Yes - you most likely did get a tax refund but your post seemed to suggest that people might get back 100% of tax paid in two 6 month tranches and this is certainly not the general case. That's all that I was trying to clarify.


----------



## shootingstar (3 Aug 2007)

ClubMan said:


> Yes - you actually file it 4 weeks after becoming unemployed or 8 weeks if you are in receipt of any tax assessable income (including _Jobseekers Benefit/Allowance_).
> .



Can i just ask a few Q`s about this? Im leaving my job next Friday. Gave a months notice. I have nothing as of yet lined up but am actively looking. Few interviews going on over the next few weeks. I dont think it`ll be a problem getting work but if in the event that im unemployed for say a month or so (maybe more maybe less) would i be entitle to claim for anything? 

I know giving up a job without another one to go to is unadvisable but i cant take the pressure here any longer. im physically sick all the time from pressure and 2 narky / imperious MD`s!!


----------



## ClubMan (3 Aug 2007)

shootingstar said:


> Can i just ask a few Q`s about this? Im leaving my job next Friday. Gave a months notice. I have nothing as of yet lined up but am actively looking. Few interviews going on over the next few weeks. I dont think it`ll be a problem getting work but if in the event that im unemployed for say a month or so (maybe more maybe less) would i be entitle to claim for anything?


Depends on your _PRSI _records (for _PRSI _linked _Jobseekers Benefit_) and your means (for means tested _Jobseekers Allowance_).

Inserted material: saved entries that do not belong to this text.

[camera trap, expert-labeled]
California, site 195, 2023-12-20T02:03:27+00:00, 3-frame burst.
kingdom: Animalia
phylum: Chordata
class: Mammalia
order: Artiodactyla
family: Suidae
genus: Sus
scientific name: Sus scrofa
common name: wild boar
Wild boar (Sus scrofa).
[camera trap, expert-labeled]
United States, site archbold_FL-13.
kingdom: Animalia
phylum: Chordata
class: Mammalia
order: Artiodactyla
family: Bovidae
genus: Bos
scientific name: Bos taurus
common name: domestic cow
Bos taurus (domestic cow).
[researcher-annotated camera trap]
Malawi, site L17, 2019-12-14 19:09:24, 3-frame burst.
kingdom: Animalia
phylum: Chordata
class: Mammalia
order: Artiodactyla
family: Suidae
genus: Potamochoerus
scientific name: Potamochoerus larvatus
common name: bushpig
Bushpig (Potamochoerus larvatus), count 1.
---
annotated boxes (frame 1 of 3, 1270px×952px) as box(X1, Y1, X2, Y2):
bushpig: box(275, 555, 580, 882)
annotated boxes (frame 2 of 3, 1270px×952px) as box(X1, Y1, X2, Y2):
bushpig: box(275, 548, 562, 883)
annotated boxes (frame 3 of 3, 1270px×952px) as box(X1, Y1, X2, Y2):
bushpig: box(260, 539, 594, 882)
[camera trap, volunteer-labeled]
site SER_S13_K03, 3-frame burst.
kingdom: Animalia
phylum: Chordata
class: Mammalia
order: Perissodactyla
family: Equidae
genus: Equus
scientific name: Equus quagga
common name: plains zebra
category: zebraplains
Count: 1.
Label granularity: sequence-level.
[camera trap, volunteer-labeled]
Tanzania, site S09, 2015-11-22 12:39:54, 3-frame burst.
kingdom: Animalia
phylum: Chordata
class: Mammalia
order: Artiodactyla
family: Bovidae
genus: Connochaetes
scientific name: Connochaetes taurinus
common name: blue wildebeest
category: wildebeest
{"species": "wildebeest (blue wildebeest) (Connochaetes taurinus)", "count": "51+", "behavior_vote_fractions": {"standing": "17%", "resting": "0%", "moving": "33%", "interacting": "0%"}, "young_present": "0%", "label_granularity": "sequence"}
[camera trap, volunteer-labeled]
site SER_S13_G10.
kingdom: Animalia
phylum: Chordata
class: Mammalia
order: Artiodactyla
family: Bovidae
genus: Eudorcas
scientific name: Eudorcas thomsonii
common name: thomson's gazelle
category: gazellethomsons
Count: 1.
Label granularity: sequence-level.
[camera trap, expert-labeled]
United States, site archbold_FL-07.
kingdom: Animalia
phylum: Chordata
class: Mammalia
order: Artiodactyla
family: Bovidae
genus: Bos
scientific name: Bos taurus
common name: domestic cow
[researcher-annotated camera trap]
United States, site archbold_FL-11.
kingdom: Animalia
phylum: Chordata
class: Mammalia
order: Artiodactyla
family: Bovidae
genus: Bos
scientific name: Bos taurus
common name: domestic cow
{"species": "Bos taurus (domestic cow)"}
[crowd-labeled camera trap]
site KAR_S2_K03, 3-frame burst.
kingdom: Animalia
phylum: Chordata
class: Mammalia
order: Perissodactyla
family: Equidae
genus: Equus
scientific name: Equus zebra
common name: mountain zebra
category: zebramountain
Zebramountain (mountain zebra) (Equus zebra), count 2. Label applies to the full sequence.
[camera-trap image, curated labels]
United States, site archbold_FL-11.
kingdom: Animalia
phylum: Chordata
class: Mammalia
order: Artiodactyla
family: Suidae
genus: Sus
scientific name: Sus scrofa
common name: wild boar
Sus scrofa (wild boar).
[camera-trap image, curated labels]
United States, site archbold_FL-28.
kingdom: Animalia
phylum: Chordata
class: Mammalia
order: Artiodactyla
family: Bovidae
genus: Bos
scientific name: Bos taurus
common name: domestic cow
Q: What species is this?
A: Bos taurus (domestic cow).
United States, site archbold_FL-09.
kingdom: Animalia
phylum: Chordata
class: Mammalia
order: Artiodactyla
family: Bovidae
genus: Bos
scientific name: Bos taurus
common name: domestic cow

You should probably sign on just in case. You can only claim tax back via _P50 _after a c. 6-8 weeks unemployed.


> I know giving up a job without another one to go to is unadvisable but i cant take the pressure here any longer. im physically sick all the time from pressure and 2 narky / imperious MD`s!!


Would taking sick leave not be a better option?


----------



## shootingstar (3 Aug 2007)

ClubMan said:


> Depends on your _PRSI _records (for _PRSI _linked _Jobseekers Benefit_) and your means (for means tested _Jobseekers Allowance_).
> 
> 
> 
> ...



Definately not. I dont want to remain employed by this Company.

Can you explain the PRSI & Jobseekers Benefit a bit more to me please?


----------



## ClubMan (3 Aug 2007)

It's all explained on the _SW _website.

http://www.welfare.ie/schemes/unemp/index.html


----------



## shootingstar (3 Aug 2007)

ta for that.


----------